In his rise to the very top of the comedy world, Kevin Hart has done everything from delivering hit specials to selling out a football stadium to starring in box office smashes like “Jumanji.”
On Wednesday, the John F. Kennedy Center for the Performing Arts recognized that versatility and announced that it would award its 25th annual Mark Twain Prize for American Humor to Hart at a ceremony on March 24. The center cited his “iconic characters, inimitable physical comedy, and relatable narratives,” as well as his achievements as a comedian, actor, writer and producer.

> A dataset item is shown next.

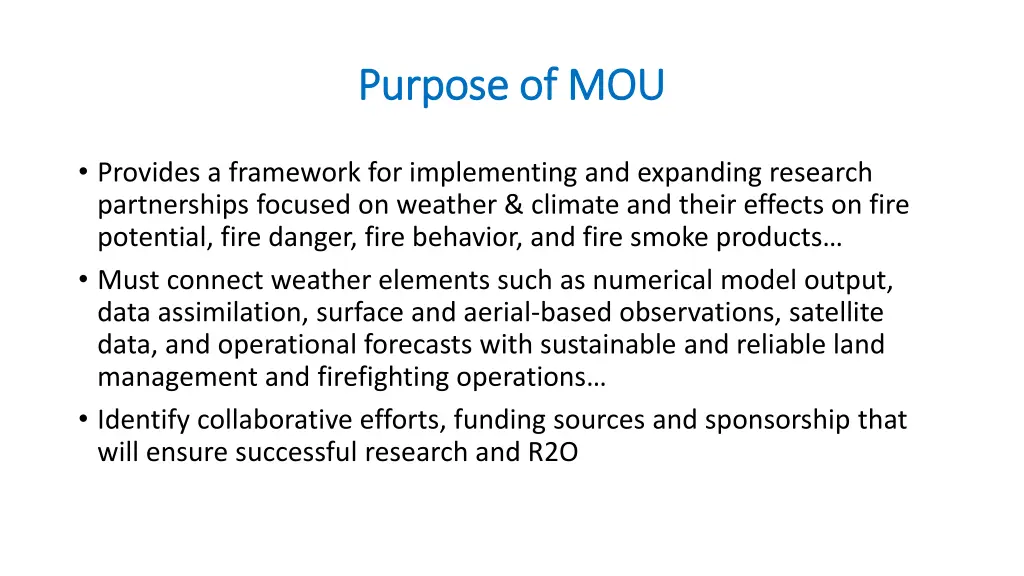 Purpose of MOU

• Provides a framework for implementing and expanding research partnerships focused on weather & climate and their effects on fire potential, fire danger, fire behavior, and fire smoke products…
• Must connect weather elements such as numerical model output, data assimilation, surface and aerial-based observations, satellite data, and operational forecasts with sustainable and reliable land management and firefighting operations…
• Identify collaborative efforts, funding sources and sponsorship that will ensure successful research and R2O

In a statement, Hart, 44, noted that he had been performing stand-up since at least the inception of the award. “To be honored in this commemorative year feels surreal,” he added. “Comedy is my outlet for social commentary and observations on life — I am grateful to the Kennedy Center for recognizing my voice and impact on culture. I can’t wait to celebrate!”
He got his start in Philadelphia at a comedy club amateur night and built up a career that included major tours like “Laugh at My Pain” (2011), one of several shows that were turned into concert films. That includes his 2015 performance before 53,000 fans at the Philadelphia Eagles stadium. In addition to appearing in TV series like “Real Husbands of Hollywood” and “Modern Family,” he found big-screen success as a foil for Dwayne Johnson (the “Jumanji” movies, “Central Intelligence”), Ice Cube (the “Ride Along” franchise) and Mark Wahlberg (“Me Time).
There have been controversies along the way. Hart was to host the Oscars in 2019, but a backlash over old tweets and jokes that were considered homophobic led him to withdraw, saying, “I sincerely apologize to the L.G.B.T.Q. community for my insensitive words from my past.”